Historical Creation View: The Garden of Eden and the Relationship of Genesis 1 and 2

What is the relationship of Genesis 1 and 2?  Where was the Garden of Eden and what does Genesis 1 tell us about Eden?

Continuing our series on the Historical Creation view of John Sailhamer proposed in Genesis Unbound (1997 and 2011) we ask about the nature of the Garden of Eden.  The relationship of Eden, the Garden planted in that land and the land outside of Eden for a critical part of Sailhamer’s thesis about about the meaning and intent of the Genesis creation narratives.

Brief summary:  Sailhamer argues that we should read Genesis 1 in terms of its connections to Genesis 2. By reading these together we can identify the “land” in Genesis 1 as the Garden of Eden in Genesis 2.  Since the first verse of Genesis 1 is not limited to the “land” but rather the whole universe the writer then focuses on the “promised land” in the verses that follow.  To say that the creation account focuses on the Promised Land doesn’t mean that it lacks universal implications.  God’s concern has always been for the whole world but the message of God’s work of redemption is centered in His work in the Promised Land.

Genesis 1 and the Garden of Eden:  At face value or reading “literally” it appears that Genesis 1 and the story of the Garden of Eden creation accounts are contradictory.  For example animals are created before man in Genesis 1 but after man in Genesis 2.  We must realize though that the author must have been well aware of the differences between the accounts and did not see them as contradictory.  To the author the order and words used made complete sense and our challenge is to see the passages as the author did.  We can only do this by examining the overall meaning of the two chapters and in the context of the entire Pentateuch.

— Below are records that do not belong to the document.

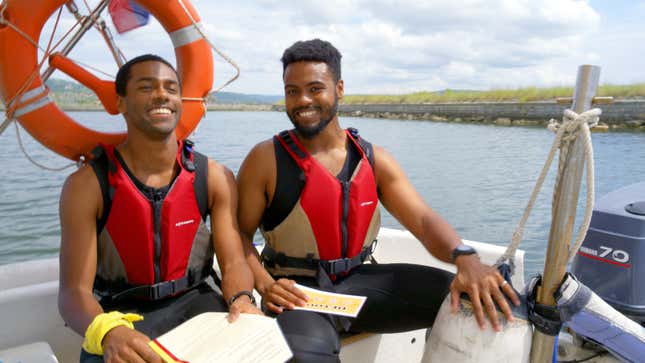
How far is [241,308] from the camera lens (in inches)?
63.8

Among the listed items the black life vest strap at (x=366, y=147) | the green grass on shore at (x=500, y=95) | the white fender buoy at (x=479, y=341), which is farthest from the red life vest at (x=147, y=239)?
the green grass on shore at (x=500, y=95)

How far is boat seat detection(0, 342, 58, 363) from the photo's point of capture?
5.30ft

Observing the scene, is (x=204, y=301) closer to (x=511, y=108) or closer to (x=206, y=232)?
(x=206, y=232)

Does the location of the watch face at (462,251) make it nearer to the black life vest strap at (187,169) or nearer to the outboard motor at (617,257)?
the outboard motor at (617,257)

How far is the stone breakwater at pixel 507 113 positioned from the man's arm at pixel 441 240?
13.6 meters

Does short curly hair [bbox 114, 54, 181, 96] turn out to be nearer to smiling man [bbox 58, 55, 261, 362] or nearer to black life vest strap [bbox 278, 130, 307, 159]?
smiling man [bbox 58, 55, 261, 362]

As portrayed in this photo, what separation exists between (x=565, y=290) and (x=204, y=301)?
1212 millimetres

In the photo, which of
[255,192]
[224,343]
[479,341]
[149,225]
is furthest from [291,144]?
[479,341]

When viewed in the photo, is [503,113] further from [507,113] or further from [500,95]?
[500,95]

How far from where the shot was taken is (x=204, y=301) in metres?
1.80

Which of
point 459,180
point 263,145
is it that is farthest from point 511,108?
point 263,145

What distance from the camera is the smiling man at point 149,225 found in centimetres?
163

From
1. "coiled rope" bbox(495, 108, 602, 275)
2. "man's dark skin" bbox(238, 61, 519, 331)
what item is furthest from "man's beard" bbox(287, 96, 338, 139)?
"coiled rope" bbox(495, 108, 602, 275)

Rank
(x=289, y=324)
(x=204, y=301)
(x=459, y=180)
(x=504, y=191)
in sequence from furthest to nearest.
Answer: (x=459, y=180) < (x=504, y=191) < (x=204, y=301) < (x=289, y=324)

Quoting from Sailhamer (pg 89):

The author of Genesis and the Pentateuch expected his readers to understand his work as a unit.  By attaching these two different and distinct accounts of creation in Genesis 1 and 2, he expected his readers to see a meaningful link between them.  God’s creation of the man and woman in Genesis 2 was intended to give the reader another view of God’s creation of humanity in Genesis 1. The narrative events in Genesis were to be understood by the reader as a broader perspective on the events of Genesis 1.  The differences between the two accounts were precisely what the author wanted his readers to be aware of.  Those differences broaden our understanding of the narrative events…

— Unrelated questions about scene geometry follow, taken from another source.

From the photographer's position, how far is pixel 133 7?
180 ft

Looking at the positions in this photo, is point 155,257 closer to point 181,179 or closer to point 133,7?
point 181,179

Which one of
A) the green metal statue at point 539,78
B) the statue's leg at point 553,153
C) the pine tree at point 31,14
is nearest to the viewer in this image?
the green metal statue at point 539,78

If, then, we are to understand Genesis 1 within the context of the whole of the Pentateuch, we must say something about its relationship to the account of God’s preparation of the Garden of Eden in Genesis 2. What does the story of God’s preparing of Eden tell us about the events in Genesis 1?

SEEING THE LINKS

If the creation account in Genesis 1 is related to the record of God’s preparing the garden of Eden, then, to some extent or in some way, Genesis 1 must be about the garden of Eden.  Though much of the classical discussion of Genesis 1 and 2 have tacitly acknowledged this relationship between the two accounts, rarely has it been explicitly drawn into the interpretation of chapter 1.  The implication is that the account of the creation of the “land” in Genesis is actually about the Garden of Eden (JD – rather than the whole earth or whole universe!)

            Just how far should we take that connection?  Just how much of the story of Genesis 2 are we to read back into our understanding of Genesis 1? 

            The relationship between Genesis1 and 2 follows a common pattern seen throughout the further narratives of the primeval history (Genesis 1-11).  The author often links two distinct narratives to reflect a specific textual strategy.  For example, after a narrative with a general description of an event, the author often attaches on which gives more detail about the same event.  Having described the dispersion of the nations “according to their languages and countries”  in Genesis 10, the author attaches the story of the origin of their different languages. 

            In a similar way, in Genesis 1 we are given a general description of God’s work of creation.  In Genesis 2 we see a “close-up” of certain aspects of the account in genesis 1.  We see, in fact, the preparation of the Garden of Eden and the creation of the man and woman in that garden. 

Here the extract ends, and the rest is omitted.